DUBLIN (Reuters) – Russia’s security service said on Thursday that a border post in the Bryansk region had been fired at with mortars from Ukraine in the latest of a series of reported cross-border attacks that Moscow has said may trigger an escalation of the conflict.
No one was injured in the incident but some vehicles were damaged, a spokesman for Russia’s FSB security service told state television.
Ukraine’s defence ministry and military did not immediately respond to requests for comment.
Ukrainian interior ministry adviser Anton Herashchenko said in a post on the Telegram messaging service that something “fell and caught fire” at a military facility in Bryansk near the border.
The post mocked Russia for immediately blaming Ukraine, but did not explicitly deny Ukraine was responsible.
Russia has reported a series of attacks on border areas by Ukrainian forces in recent weeks, including by a strike on a fuel depot in the city of Belgorod earlier this month.
On Wednesday Russia’s defence ministry said the continuation of “sabotage and attacks” by Ukrainian forces could trigger strikes on Kyiv.
“If such incidents continue, then consequence from the armed forces of the Russian Federation will be attacks on decision making centres, including in Kyiv, which the Russian army has refrained from to date,” the defence ministry said.
Authorities in four Russian regions bordering Ukraine and in Russian-controlled Crimea announced they were stepping up security measures on Monday over what they said were “possible provocations” from the Ukrainian side.
After the mortar attack, a number of schools in the area closed, Russia’s TASS news agency reported.

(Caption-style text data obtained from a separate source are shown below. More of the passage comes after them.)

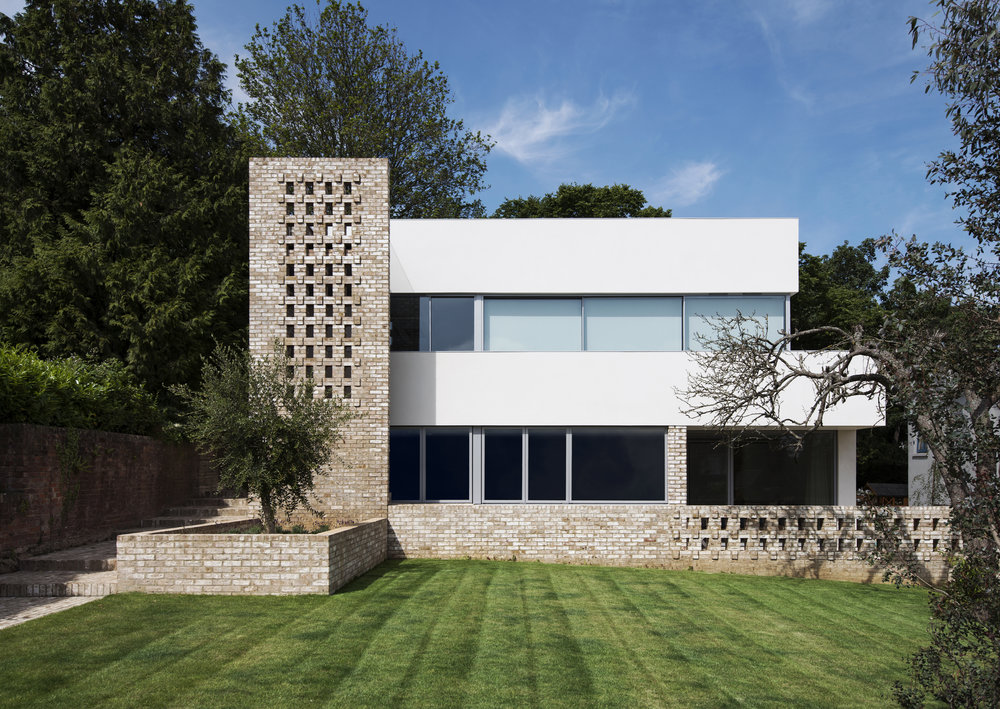 Modern Contemporary Architect, Isle of Wight, RIBA Award, White Render, Glass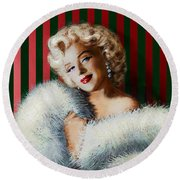 Marilyn 126 D 3 Round Beach Towel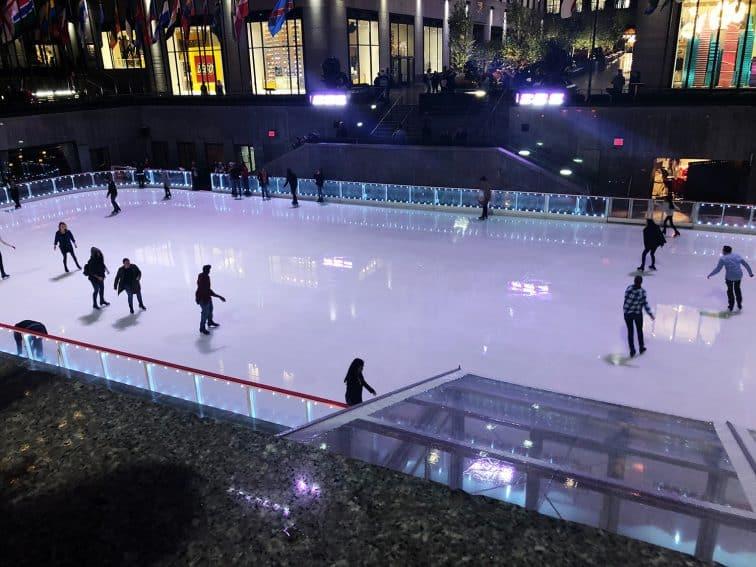 フックフェラーセンタースケートリンク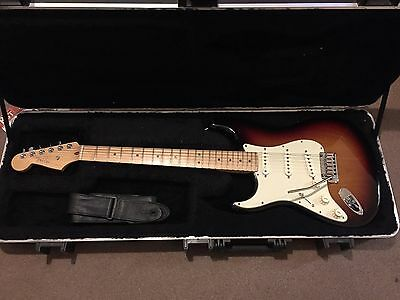 Fender Stratocaster Deluxe 2012 Left Handed American Signed On The Headstock.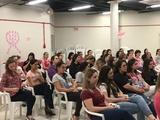 <p>A programação especial teve roda de conversa para falar sobre a saúde mamária, duas funcionárias contaram sua experiência com a doença. O Dr. Marcelo Moreno e a psicóloga Raquel Buss foram mediadores no evento.</p>
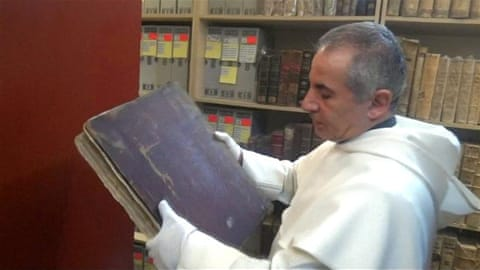 Ancient manuscripts in Iraq saved from ISIL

Moscow’s incursion into Ukraine, the biggest attack on a European state since 1945, has seen more than 4.6 million people flee abroad, killed or wounded thousands and left Russia increasingly isolated on the world stage.
The Kremlin says it launched a “special military operation” to demilitarise and “denazify” Ukraine. Kyiv and its Western allies reject that as a false pretext for an unprovoked attack.